LAFAYETTE, Ind. (WLFI) - The discussion of how to save Amtrak services in Greater Lafayette continues among community leaders.
"The $3 million doesn't solve the problem," West Lafayette Mayor John Dennis said. "The $3 million keeps the rail as is, but there are several things that need to change."
The biggest issue they're facing now is much needed improvements from Amtrak.
"Not one dime should be spent on that unless there is some kind of commitment and benchmark from Amtrak to provide that upgrade in service and consistency," Tippecanoe County Commissioner Tom Murtaugh said.
Three million dollars can keep the service running after legislation kicks in October 1, but that's just for the four days a week service. Additional funds will be needed to improve the infrastructure, frequency and run times.

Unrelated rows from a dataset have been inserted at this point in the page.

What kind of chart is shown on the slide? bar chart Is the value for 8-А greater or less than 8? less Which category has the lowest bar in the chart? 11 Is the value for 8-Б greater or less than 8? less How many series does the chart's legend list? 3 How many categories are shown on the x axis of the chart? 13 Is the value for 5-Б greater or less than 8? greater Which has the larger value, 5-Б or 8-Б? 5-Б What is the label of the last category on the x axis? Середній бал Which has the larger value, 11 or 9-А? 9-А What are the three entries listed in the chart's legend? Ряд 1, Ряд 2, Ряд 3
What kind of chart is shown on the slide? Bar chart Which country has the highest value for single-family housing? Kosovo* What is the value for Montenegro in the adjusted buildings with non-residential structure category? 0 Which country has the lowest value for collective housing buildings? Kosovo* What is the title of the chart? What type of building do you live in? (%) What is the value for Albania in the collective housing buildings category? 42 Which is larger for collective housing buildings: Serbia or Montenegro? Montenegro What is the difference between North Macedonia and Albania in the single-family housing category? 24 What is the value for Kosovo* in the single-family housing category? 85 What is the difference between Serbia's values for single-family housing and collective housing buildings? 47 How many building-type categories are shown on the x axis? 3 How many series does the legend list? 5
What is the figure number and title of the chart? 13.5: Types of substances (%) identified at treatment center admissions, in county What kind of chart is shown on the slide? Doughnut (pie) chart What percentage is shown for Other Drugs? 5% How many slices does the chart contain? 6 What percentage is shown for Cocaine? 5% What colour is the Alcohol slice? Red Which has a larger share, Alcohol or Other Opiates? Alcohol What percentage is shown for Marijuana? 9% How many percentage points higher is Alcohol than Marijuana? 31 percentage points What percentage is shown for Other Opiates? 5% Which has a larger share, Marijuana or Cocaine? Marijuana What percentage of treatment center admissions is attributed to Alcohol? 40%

West Lafayette Mayor John Dennis said tax money could help the train.
"That is one option that is being directly explored, however, I think that we have other options outside of just tax based entities trying to provide the financial incentive to keep the rail line here," Dennis said.
"The county budgets a certain amount of money for economic development and this fits into that perfectly," Murtaugh said.
The cities of Lafayette and West Lafayette along with Tippecanoe County are already planning on putting millions into improving areas around the station next year.
"Along with the county and West Lafayette, we're going to be putting about $3.4 million into that plaza area," Lafayette Mayor Tony Roswarski said.
Some are hoping the state will step up to cover the $3 million so local communities can focus on improving the service.
"And working to improve rail service and then Amtrak gets on board and does their part to improve service then I would consider financially participating," Roswarski said.
"I would hope that the decisions that come forth from the state would be to fund that three million dollars with the idea that there would be additional funding from the locals that would help the consistency and reliability," Murtaugh said.
If the three million dollars is not raised by October 1, Amtrak services will stop. Until then community leaders said they'll explore ways to find the money needed to keep the trains running.